● **Exercise**
Return every entry below word for word, leaving the pictures out.

Source data
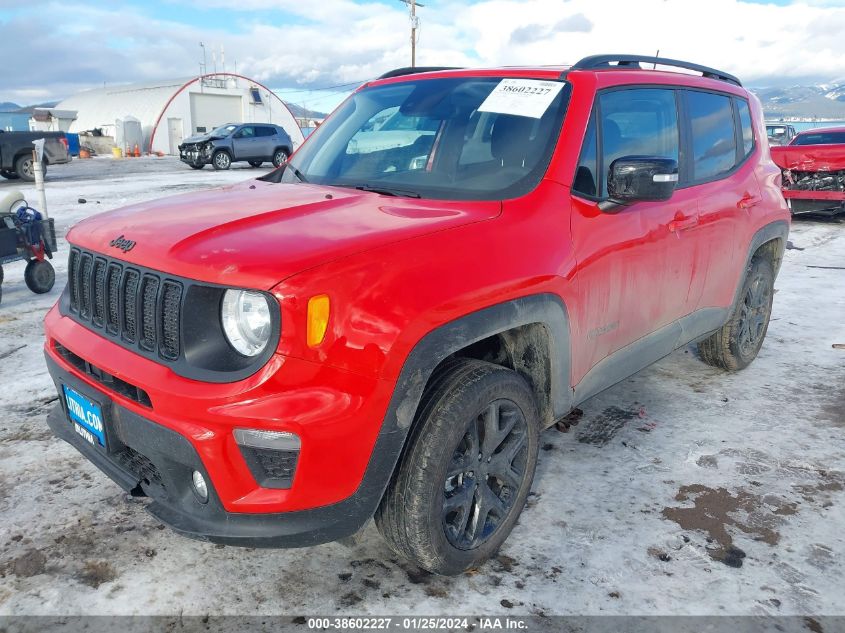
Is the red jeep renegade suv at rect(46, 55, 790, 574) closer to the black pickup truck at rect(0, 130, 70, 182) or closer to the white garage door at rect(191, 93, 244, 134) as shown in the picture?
the black pickup truck at rect(0, 130, 70, 182)

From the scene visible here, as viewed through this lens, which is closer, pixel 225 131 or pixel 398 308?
pixel 398 308

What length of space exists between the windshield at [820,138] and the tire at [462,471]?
38.8 feet

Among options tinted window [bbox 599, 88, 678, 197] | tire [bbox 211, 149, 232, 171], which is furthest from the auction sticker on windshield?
tire [bbox 211, 149, 232, 171]

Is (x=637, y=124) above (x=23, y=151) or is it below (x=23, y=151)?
above

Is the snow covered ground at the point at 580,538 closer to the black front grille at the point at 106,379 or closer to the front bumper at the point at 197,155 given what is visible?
the black front grille at the point at 106,379

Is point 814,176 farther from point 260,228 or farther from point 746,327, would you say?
point 260,228

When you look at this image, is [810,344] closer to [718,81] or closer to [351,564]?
[718,81]

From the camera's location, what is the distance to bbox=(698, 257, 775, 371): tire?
450 centimetres

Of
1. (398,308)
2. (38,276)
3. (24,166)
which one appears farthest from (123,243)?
(24,166)

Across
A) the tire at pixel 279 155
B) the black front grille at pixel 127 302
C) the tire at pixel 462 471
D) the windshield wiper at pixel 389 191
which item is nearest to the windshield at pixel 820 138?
the windshield wiper at pixel 389 191

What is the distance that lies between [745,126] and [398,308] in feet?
11.0

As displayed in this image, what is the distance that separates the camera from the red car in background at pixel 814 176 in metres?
11.1

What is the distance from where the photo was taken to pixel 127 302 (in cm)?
233

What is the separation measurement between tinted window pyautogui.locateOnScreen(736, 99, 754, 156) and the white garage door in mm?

● **Solution to the problem**
Is the red jeep renegade suv at rect(46, 55, 790, 574) closer to the black pickup truck at rect(0, 130, 70, 182) or closer to the white garage door at rect(191, 93, 244, 134) as shown in the picture?
the black pickup truck at rect(0, 130, 70, 182)

From the scene visible here, as viewed through this lens, which is closer, pixel 225 131 or pixel 398 308?
pixel 398 308

What length of space exists between the windshield at [820,138] and the tire at [462,471]?
38.8 feet

Among options tinted window [bbox 599, 88, 678, 197] | tire [bbox 211, 149, 232, 171], which is furthest from the auction sticker on windshield?
tire [bbox 211, 149, 232, 171]

Is (x=637, y=124) above (x=23, y=151) or is it below (x=23, y=151)?
above

Is the snow covered ground at the point at 580,538 closer to the black front grille at the point at 106,379 or closer to the front bumper at the point at 197,155 given what is visible?
the black front grille at the point at 106,379

Is point 814,176 farther from point 260,228 or farther from point 746,327, would you say?
point 260,228

When you look at this image, is [810,344] closer to [718,81] or closer to [351,564]?
[718,81]

From the camera's location, what is the distance to bbox=(698, 257, 775, 371): tire?
450 centimetres

Of
1. (398,308)
2. (38,276)
3. (24,166)
which one appears farthest from (123,243)?
(24,166)

Across
A) the tire at pixel 279 155
B) the black front grille at pixel 127 302
C) the tire at pixel 462 471
D) the windshield wiper at pixel 389 191
which item is nearest to the windshield at pixel 820 138?
the windshield wiper at pixel 389 191

What is the distance that lies between [745,126] and [398,308] in feet?
11.0

As displayed in this image, what is the distance that separates the camera from the red car in background at pixel 814 176 in metres?
11.1

What is the distance from where the photo was taken to pixel 127 302 (in cm)?
233

What is the separation measurement between tinted window pyautogui.locateOnScreen(736, 99, 754, 156) and the white garage door in mm?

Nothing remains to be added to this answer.